- EXTRACT
▼

Who is your hero? (In business, life, or both.)
Definitely my parents. They came to the United States from the Philippines, hardly knowing anyone and with very little money. They came out of it with educations and careers that enabled my sister and me to have opportunities. My mother became a chief resident at Harvard Medical School as a 4’10” Asian woman in the 1960s in Boston. I was fortunate enough to grow up learning from her determination and confidence. I feel very lucky to have had such incredible role models.
What’s the single best piece of business advice (unorthodox tips welcome!) that helped shape who you are as an entrepreneur today, and why?
I once asked my mom how she was able to rise above the fact that she was a minority and a woman to achieve her accomplishments. She told me that it was because she never once thought about the fact that she was a minority or a woman, but that she was just the best doctor there. So basically do not negotiate with yourself, sell yourself short or compromise your approach before you even walk into a room.
What’s the biggest mistake you ever made in your business, and what did you learn from it that others can learn from too?
Our company is fundamentally about our people and bringing in the best talent. Because of that, the biggest mistake I have ever made is hiring someone even though something in my gut told me not to. Because we have grown so quickly, there have been times when we had to walk away from work if we didn’t have enough people to place on the project. Every time we made the decision to hire someone despite some apprehensive feelings, it has come back to haunt us. Do not compromise on hiring, ever. It is a short-term gain with long-term costs.
What do you do during the first hour of your business day and why?
Besides giving my husband and children massive hugs to remind me why I do all of this, the first hour of my business day, if not in a meeting, is spent organizing. I look at my calendar and my to-dos and prioritize what I have to accomplish. With two young children, every second counts in my life so I have to make sure I am as efficient and effective as possible.

▲

- THINGS TO DO
A - According to the interview, what position did the speaker's mother reach at Harvard Medical School?
B - List every question the interviewer asks in the interview.
C - Carry the entrepreneur interview forward from its final sentence.
None of the entries that come next are needed for these tasks.

- EXTRACTED RECORDS

▼

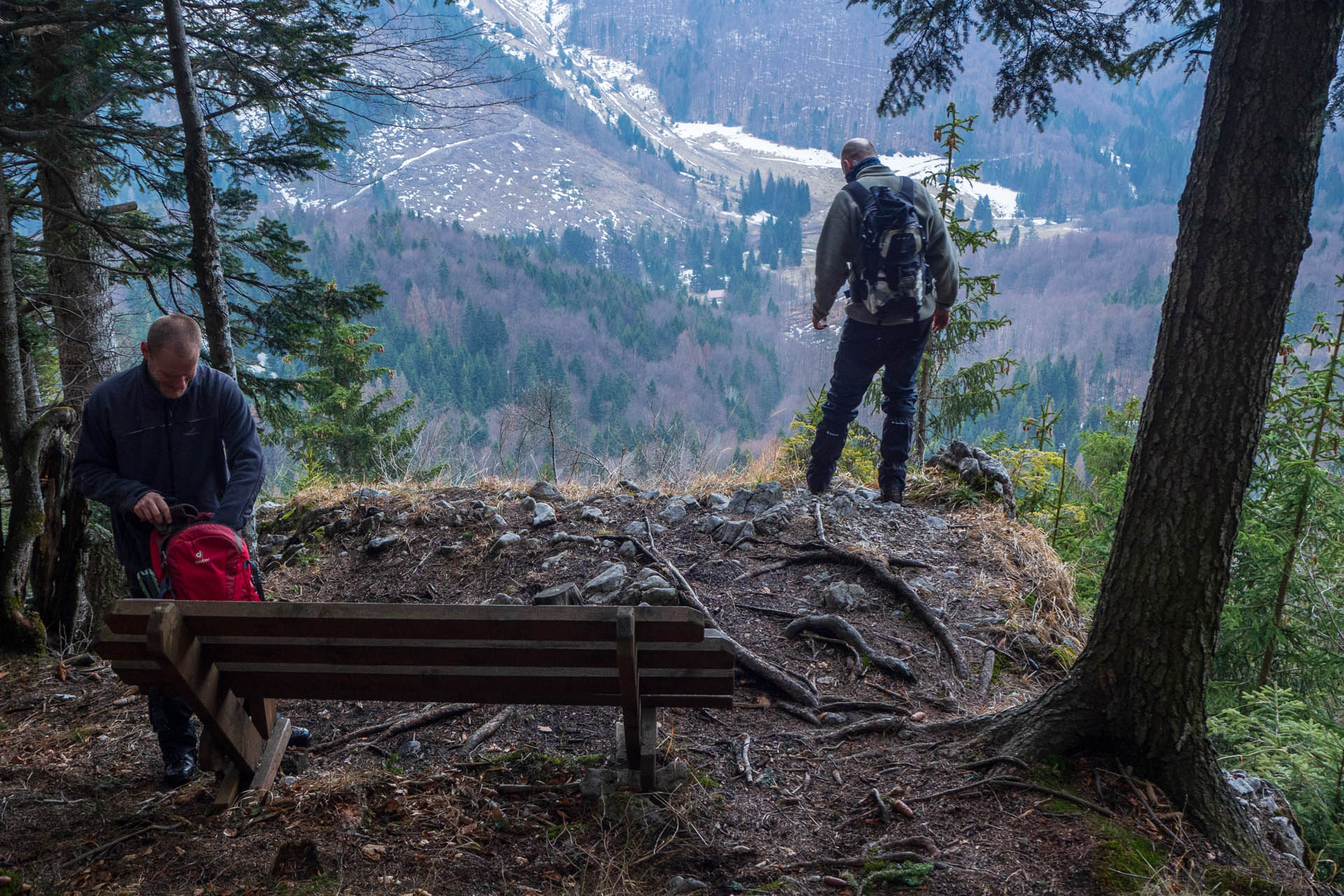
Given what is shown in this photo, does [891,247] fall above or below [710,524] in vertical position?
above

▲
▼

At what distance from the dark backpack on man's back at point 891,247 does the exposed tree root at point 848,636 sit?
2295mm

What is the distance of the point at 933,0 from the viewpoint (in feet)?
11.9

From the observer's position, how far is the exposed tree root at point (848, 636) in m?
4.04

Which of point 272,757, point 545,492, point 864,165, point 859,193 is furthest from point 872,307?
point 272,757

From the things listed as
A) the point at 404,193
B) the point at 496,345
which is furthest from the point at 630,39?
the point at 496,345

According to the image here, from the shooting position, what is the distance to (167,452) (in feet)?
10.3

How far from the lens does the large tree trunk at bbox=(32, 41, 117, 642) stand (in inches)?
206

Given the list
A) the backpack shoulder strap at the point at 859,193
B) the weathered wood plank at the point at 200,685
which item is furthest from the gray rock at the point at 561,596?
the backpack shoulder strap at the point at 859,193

▲
▼

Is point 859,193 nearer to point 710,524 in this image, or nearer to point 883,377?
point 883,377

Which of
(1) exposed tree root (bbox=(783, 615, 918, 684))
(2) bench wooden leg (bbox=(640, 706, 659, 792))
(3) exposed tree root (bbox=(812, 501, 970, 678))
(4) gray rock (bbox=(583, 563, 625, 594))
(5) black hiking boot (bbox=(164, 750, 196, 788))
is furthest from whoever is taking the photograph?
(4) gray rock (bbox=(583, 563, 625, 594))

▲

- ANSWERS BY ITEM
A - She became a chief resident at Harvard Medical School.

B -
- Who is your hero? (In business, life, or both.)
- What's the single best piece of business advice (unorthodox tips welcome!) that helped shape who you are as an entrepreneur today, and why?
- What's the biggest mistake you ever made in your business, and what did you learn from it that others can learn from too?
- What do you do during the first hour of your business day and why?

C -
What’s your best financial/cash-flow related tip for entrepreneurs just getting started?
Be conservative in your projections of cash flow and when receivables come in. We like to approach it with a worst-case scenario lens from an A/R standpoint when we look at our month-to-month so we don’t have to resort to surprising cash calls.
Quick: What’s ONE thing you recommend ALL aspiring or current entrepreneurs do right now to take their biz to the next level?
Focus on your people and treat them right. I am a big believer in karmic leadership. Foster a sense of community and family with your team members to engender loyalty and reduce attrition. You want to love what you do, and who you get to do that with is a key influencing factor. We spend the majority of our lives at work, so we should really surround ourselves with people who we genuinely enjoy being around.
What’s your definition of success? How will you know when you’ve finally “succeeded” in your business?
Success to me is the ability to watch not just our revenue and profits grow, but also to watch people’s careers grow within our firm. The most fulfilling thing about running a business for me is the people, especially seeing our team members proud of what they do and watching them accelerate in their careers.
Additionally, it’s also finding that balance between my family and my career. There was one day when my 7-year-old daughter Kelsey told me that she would love to become an “OnPremmer” when she grows up, and that just about completed my to-do list in life.